EXERCISE DIRECTIONS:
Type out each of the lines below character for character, omitting the pictures.

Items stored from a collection
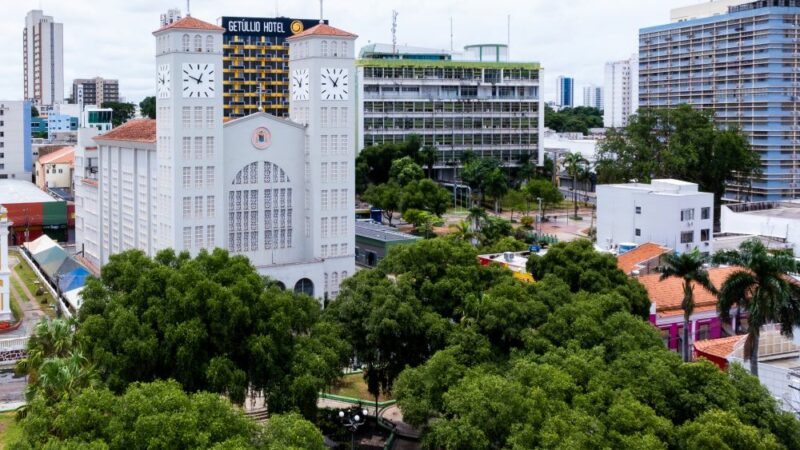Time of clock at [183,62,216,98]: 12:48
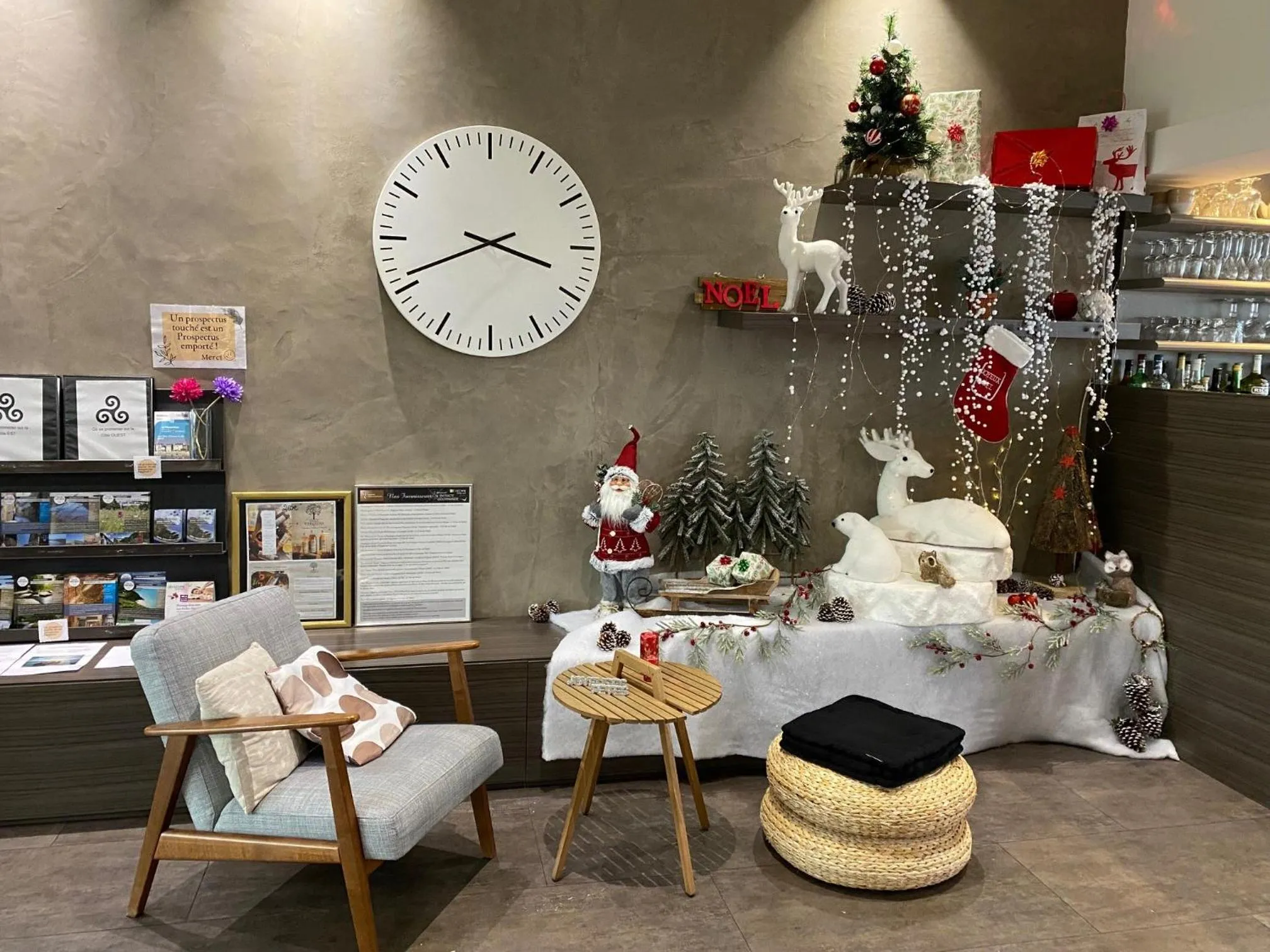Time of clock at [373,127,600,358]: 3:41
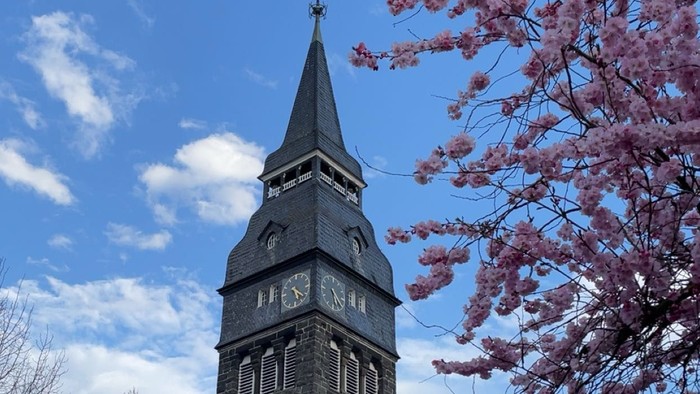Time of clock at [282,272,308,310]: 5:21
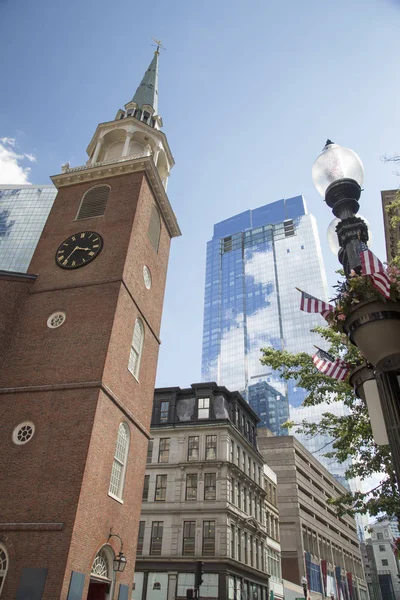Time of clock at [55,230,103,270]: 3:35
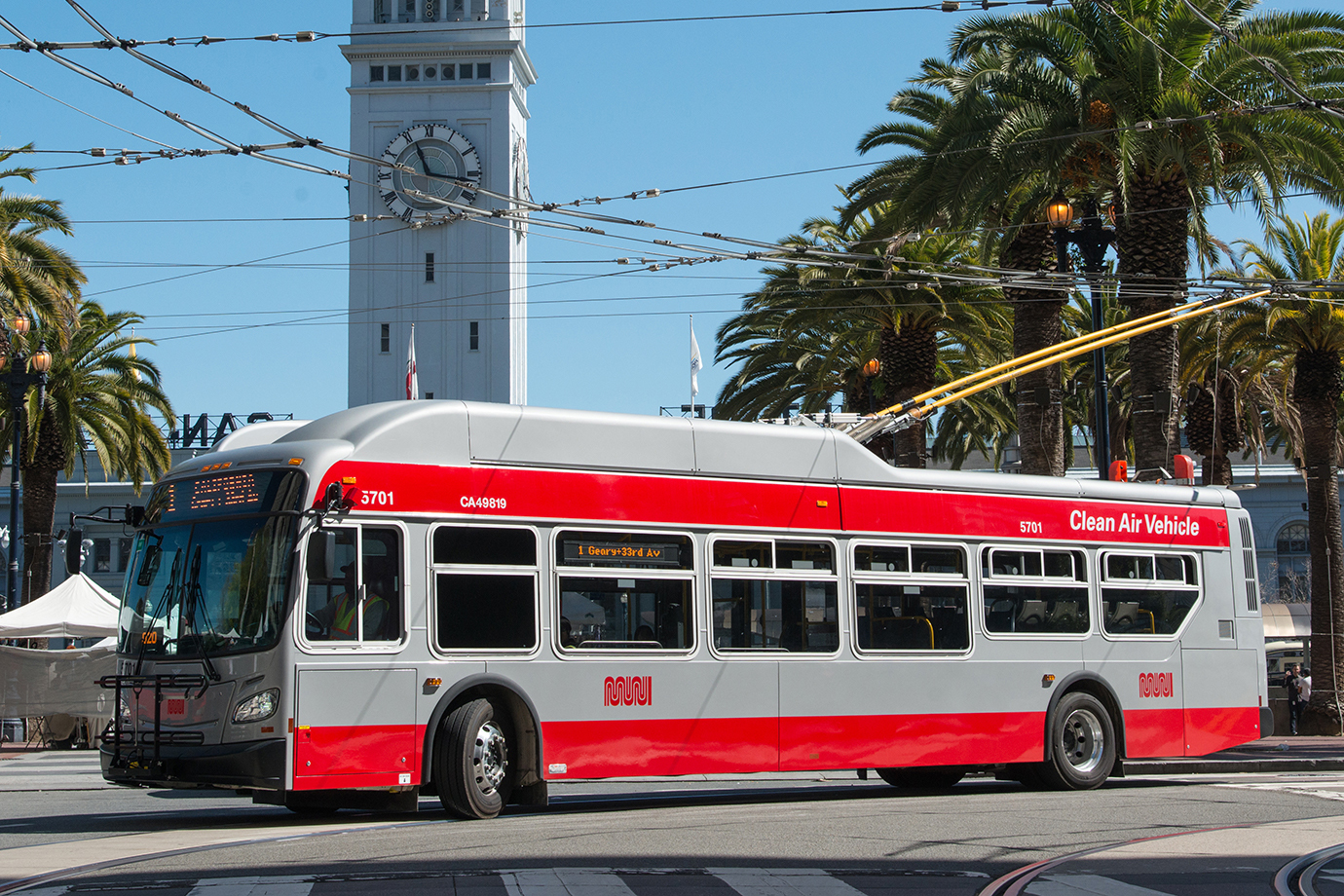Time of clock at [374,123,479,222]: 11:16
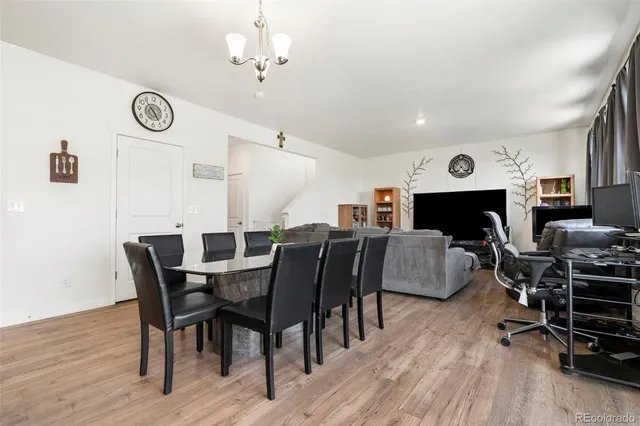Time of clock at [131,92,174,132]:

RESULT FOR THIS TASK:
Time of clock at [183,62,216,98]: 12:48
Time of clock at [373,127,600,358]: 3:41
Time of clock at [282,272,308,310]: 5:21
Time of clock at [55,230,103,270]: 3:35
Time of clock at [374,123,479,222]: 11:16
Time of clock at [131,92,174,132]:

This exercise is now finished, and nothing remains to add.